(Saved data entries)
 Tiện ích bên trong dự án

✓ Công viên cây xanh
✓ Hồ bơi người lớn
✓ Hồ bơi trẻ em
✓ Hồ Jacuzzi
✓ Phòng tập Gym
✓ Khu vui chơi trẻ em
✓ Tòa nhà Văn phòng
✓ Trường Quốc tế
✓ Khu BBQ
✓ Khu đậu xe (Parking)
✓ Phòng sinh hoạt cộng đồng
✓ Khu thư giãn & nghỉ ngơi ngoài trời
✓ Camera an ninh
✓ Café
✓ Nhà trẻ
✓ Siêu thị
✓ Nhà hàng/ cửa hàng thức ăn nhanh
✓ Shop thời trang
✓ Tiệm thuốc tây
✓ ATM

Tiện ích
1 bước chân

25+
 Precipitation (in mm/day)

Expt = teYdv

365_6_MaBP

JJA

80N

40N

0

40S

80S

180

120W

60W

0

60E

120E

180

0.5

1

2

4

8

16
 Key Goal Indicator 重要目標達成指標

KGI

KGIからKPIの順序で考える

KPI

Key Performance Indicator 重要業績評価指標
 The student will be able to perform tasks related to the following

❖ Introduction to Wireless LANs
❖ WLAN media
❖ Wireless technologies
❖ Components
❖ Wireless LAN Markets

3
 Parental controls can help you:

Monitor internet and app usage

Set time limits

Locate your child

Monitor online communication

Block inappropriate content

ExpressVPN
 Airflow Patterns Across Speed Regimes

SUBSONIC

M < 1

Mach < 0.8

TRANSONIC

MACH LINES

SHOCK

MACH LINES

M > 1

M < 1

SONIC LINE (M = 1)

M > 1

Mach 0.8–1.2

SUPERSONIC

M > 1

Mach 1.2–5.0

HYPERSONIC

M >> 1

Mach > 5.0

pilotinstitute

**PROBLEM REQUIREMENTS:**
Report each line above containing the string "Monitor".

**WRITTEN REPLY:**
Monitor internet and app usage
Monitor online communication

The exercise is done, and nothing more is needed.